その子が「とーちゃんについていく」と奥さんに告げたと聞いて、自分の息子に背中を押される日がこんなにも早く来るなんて……と思った。
そしてうちの奥さん。もともと彼女は日本中をバイクで点々とする旅人だったので、フットワークが軽い。
子どもが生まれる前は、僕と屋久島までツーリングに行ったり、毎年、全国の旅人が集結する青森ねぶた祭に顔を出したりしていた。
子どもがある程度大きくなった後も、車にテントを積み、家族4人で1週間くらい東北を野宿して回ったこともあった。

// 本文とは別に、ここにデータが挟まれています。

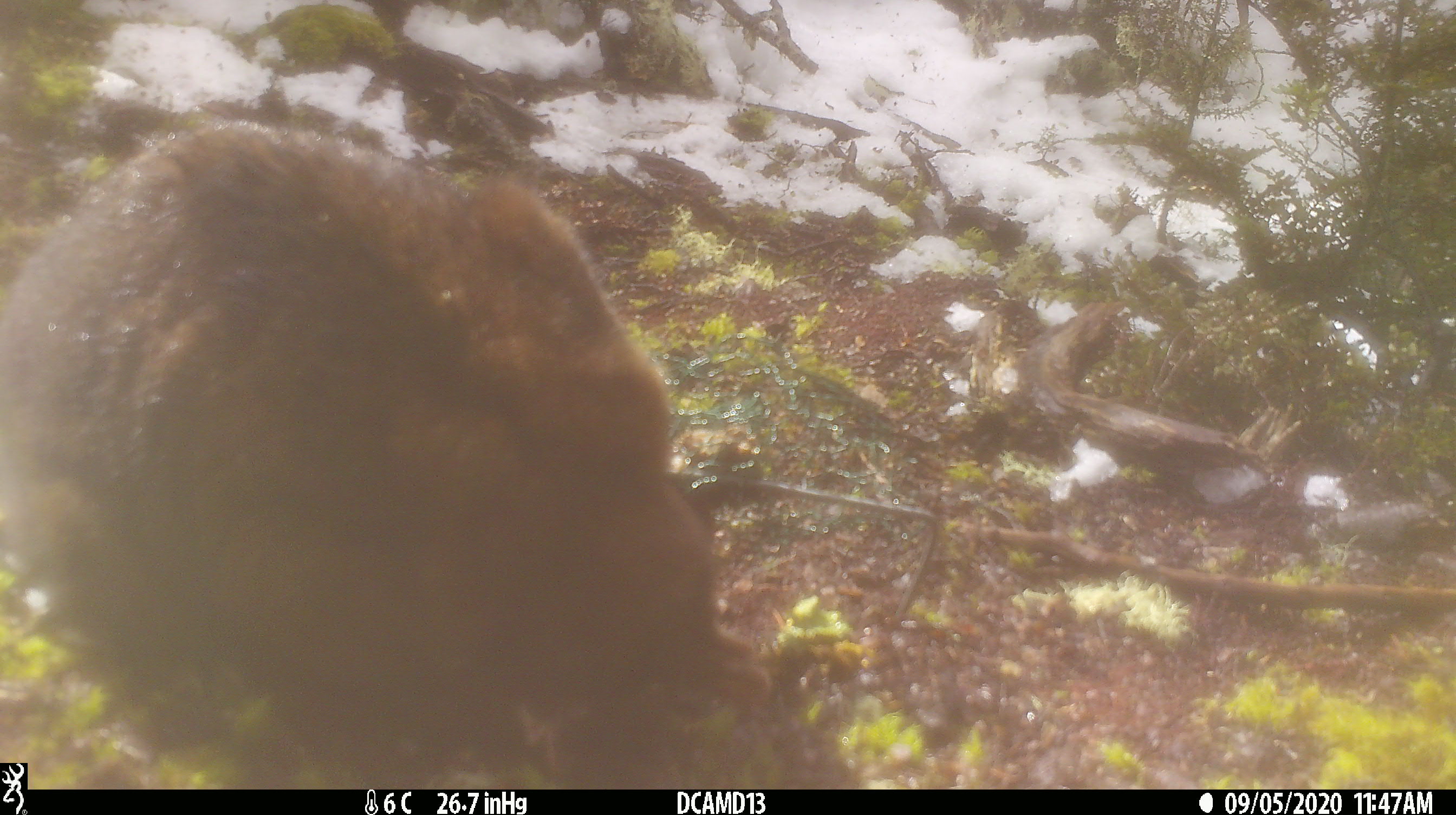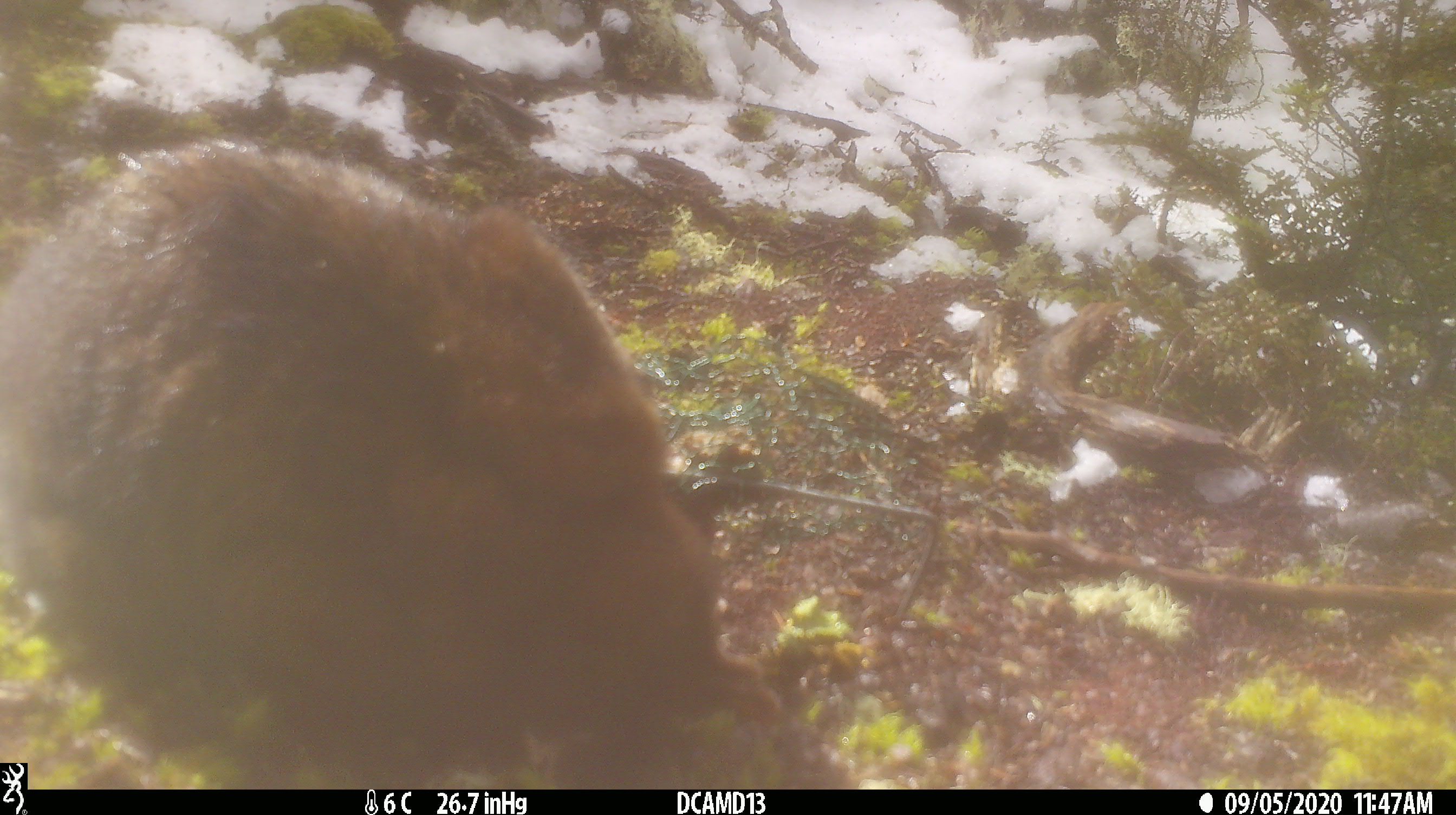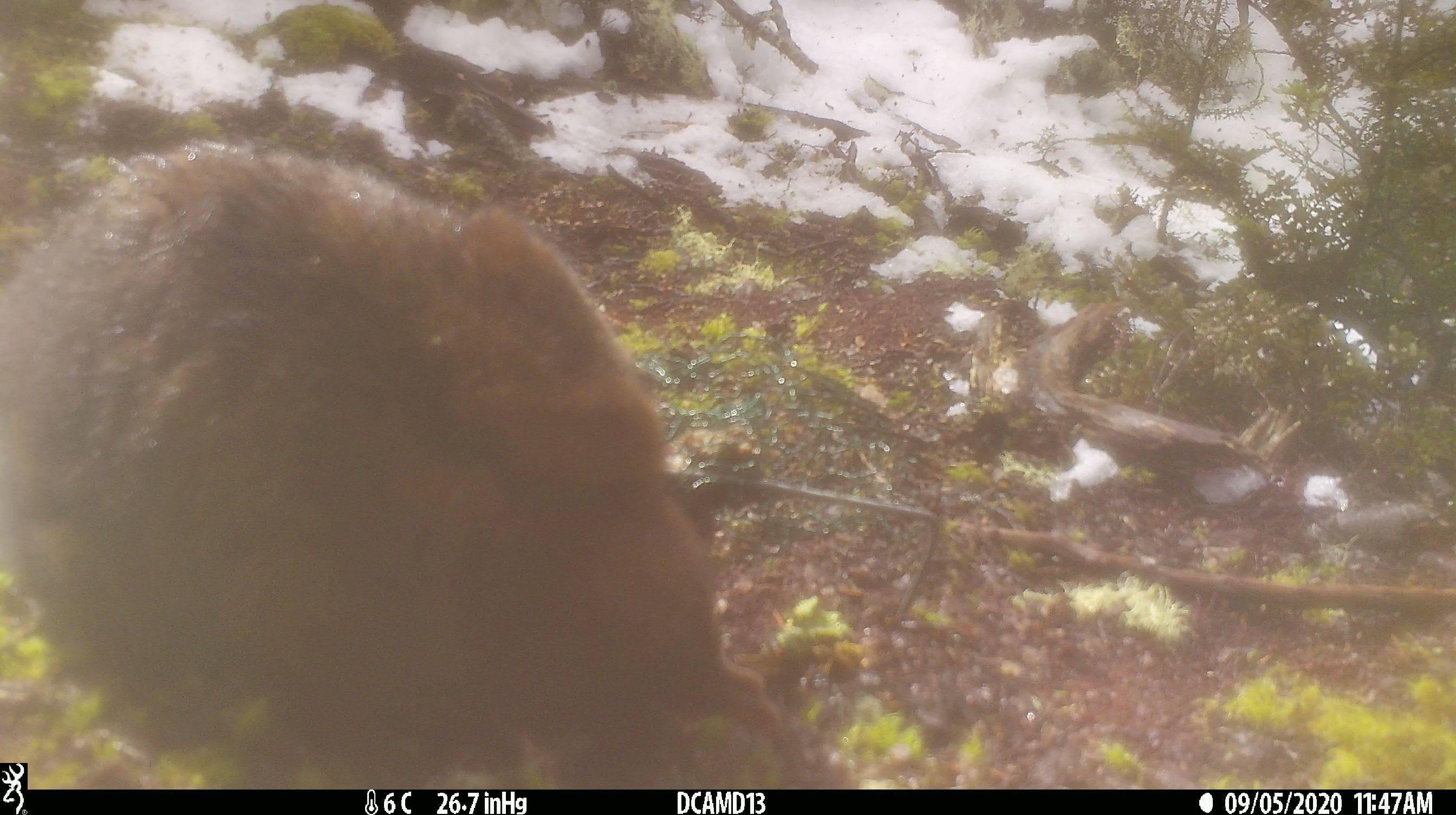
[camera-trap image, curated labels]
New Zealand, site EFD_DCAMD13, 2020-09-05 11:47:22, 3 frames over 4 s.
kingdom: Animalia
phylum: Chordata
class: Mammalia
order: Diprotodontia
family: Phalangeridae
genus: Trichosurus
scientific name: Trichosurus vulpecula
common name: common brushtail possum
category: possum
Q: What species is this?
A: Possum (common brushtail possum) (Trichosurus vulpecula).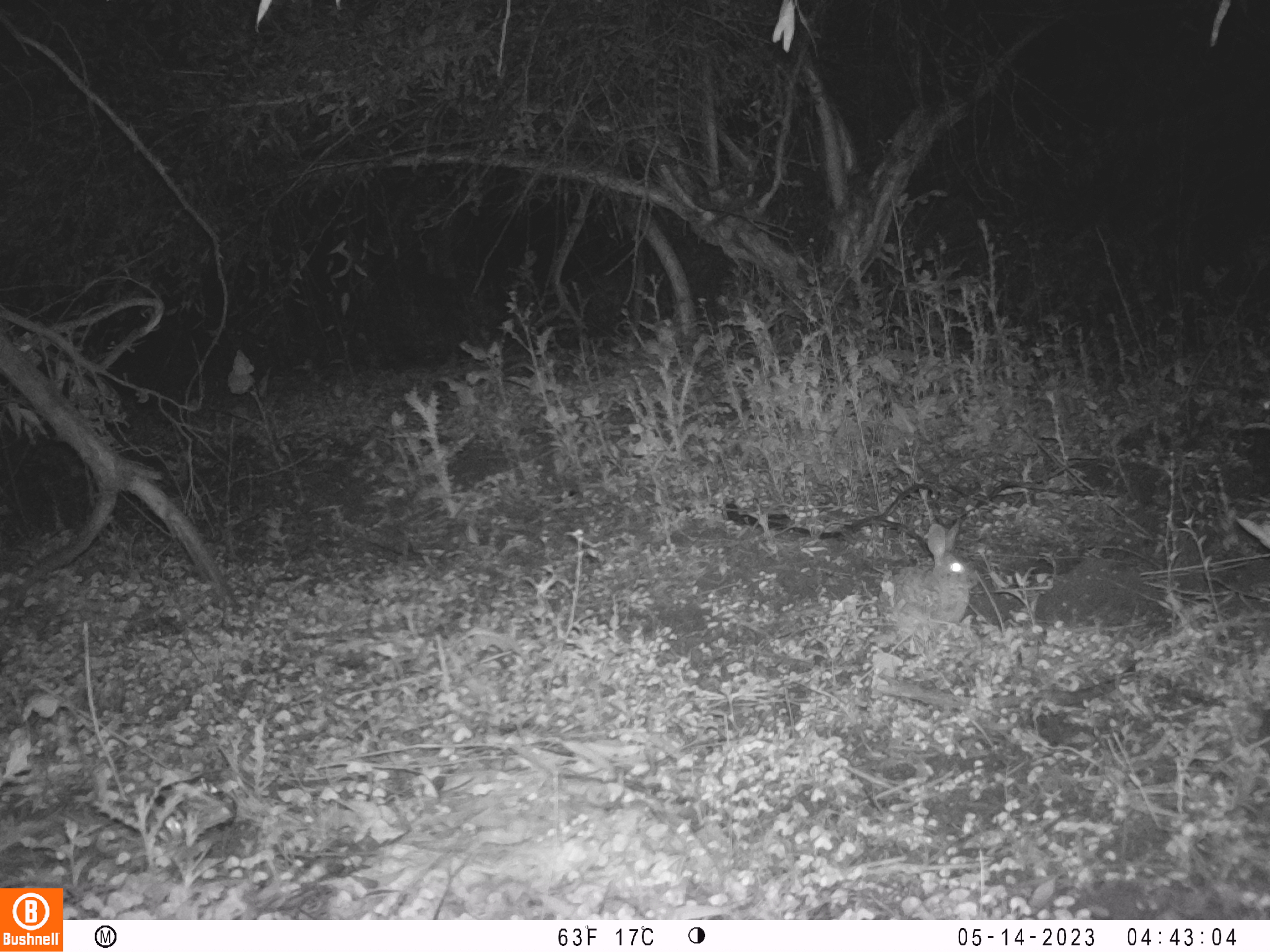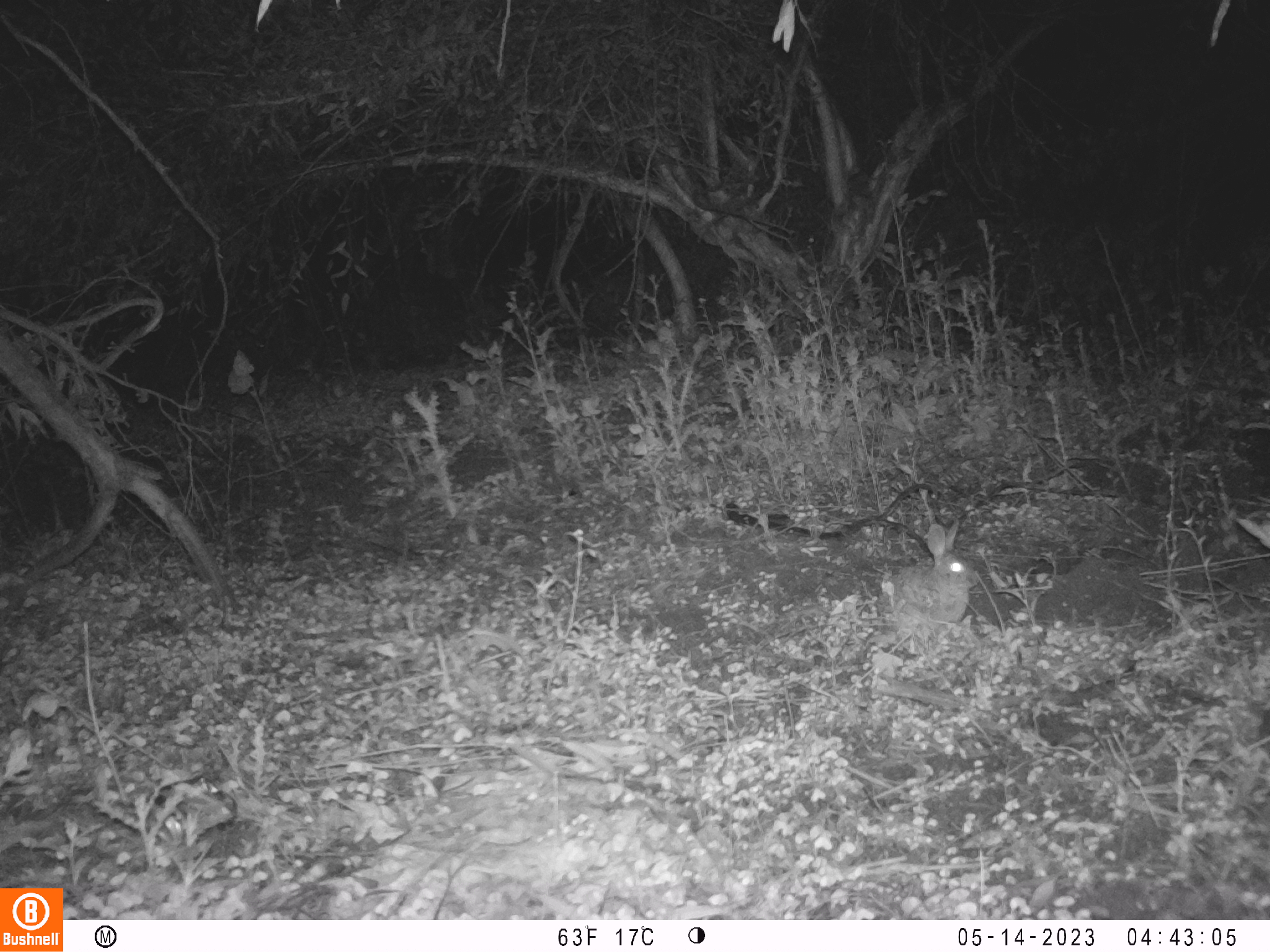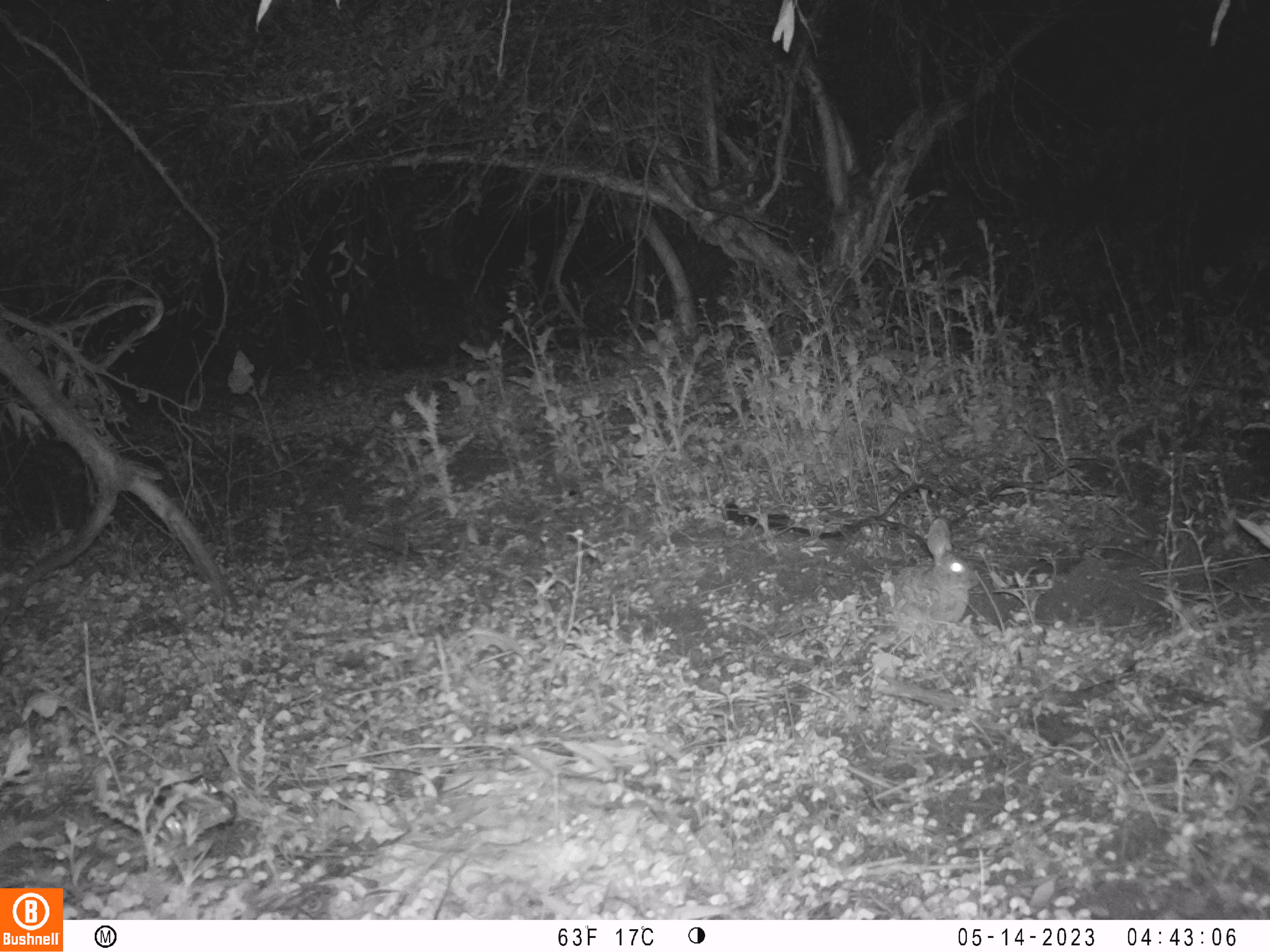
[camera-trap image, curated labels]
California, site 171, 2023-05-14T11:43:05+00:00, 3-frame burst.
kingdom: Animalia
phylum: Chordata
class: Mammalia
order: Lagomorpha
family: Leporidae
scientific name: Leporidae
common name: rabbit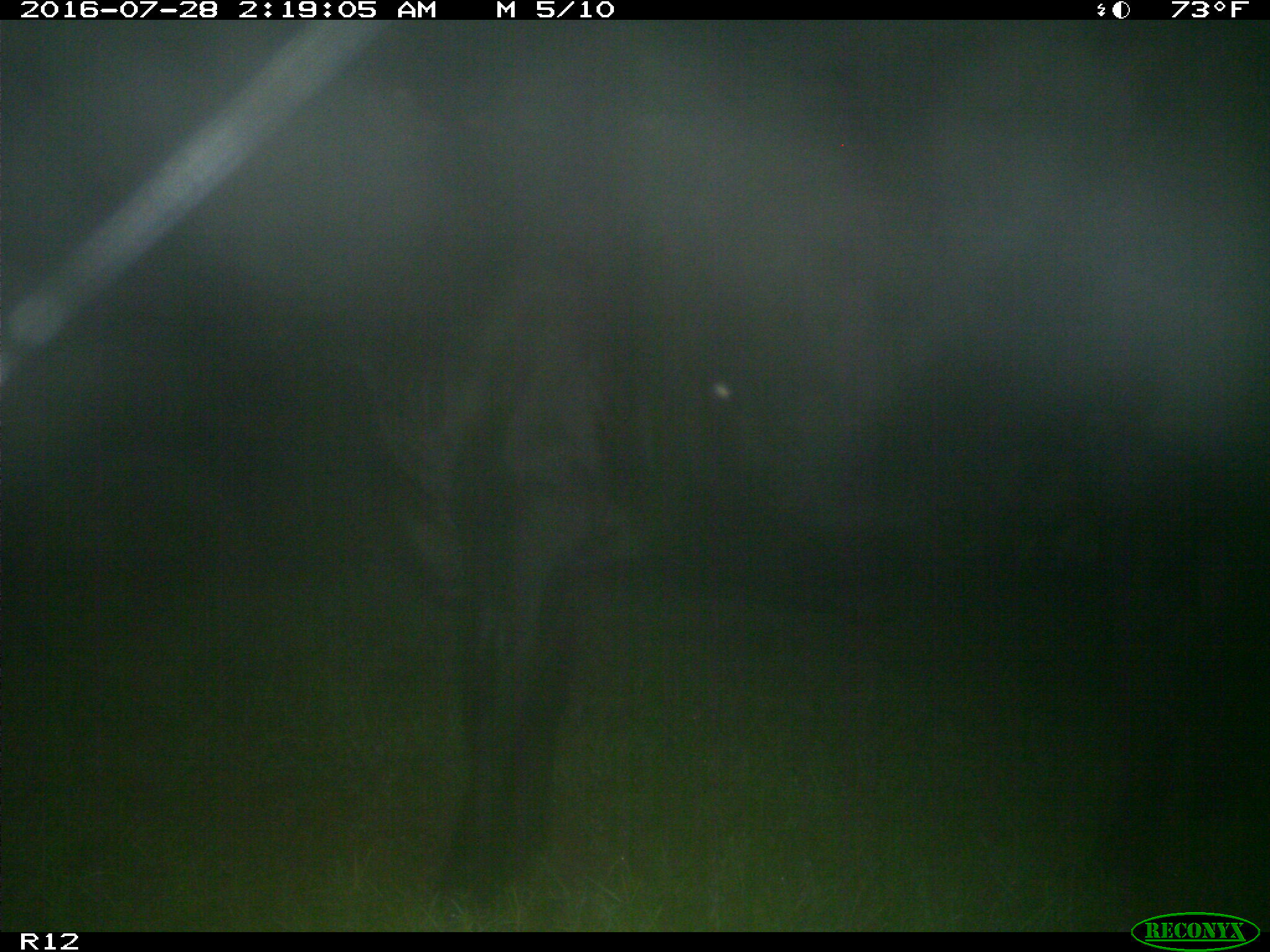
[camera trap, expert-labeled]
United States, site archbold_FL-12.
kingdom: Animalia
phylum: Chordata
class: Mammalia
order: Artiodactyla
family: Bovidae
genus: Bos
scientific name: Bos taurus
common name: domestic cow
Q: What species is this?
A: Bos taurus (domestic cow).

だから僕たちは東北に親しみがあったし、地方に対する抵抗感もなかった。
社長の宮坂も言っていた。「迷ったらワイルドなほうを選べ」、と。
「よし、みんなで行くぞーー!」
そう決まると、これで完璧にどっぷりと石巻に浸かることができる、とますます気合が入った。
唯一、転校先で子供がなじめなかったりするのでは、と気になっていたが、そんな心配は無用だった。
息子はすぐに周囲に打ち解けて、さっそく東北弁に“なまって”、今や見事なバイリンガルだ。
子供の順応性には本当に感心する。
■どうせやるなら、コワーキングスペース!
こうして始まった石巻での生活。家族で住むアパート探しも大変だったが、いま僕が1日の大半を過ごしているオフィス、「ヤフー石巻復興ベース」完成までにも、紆余曲折があった。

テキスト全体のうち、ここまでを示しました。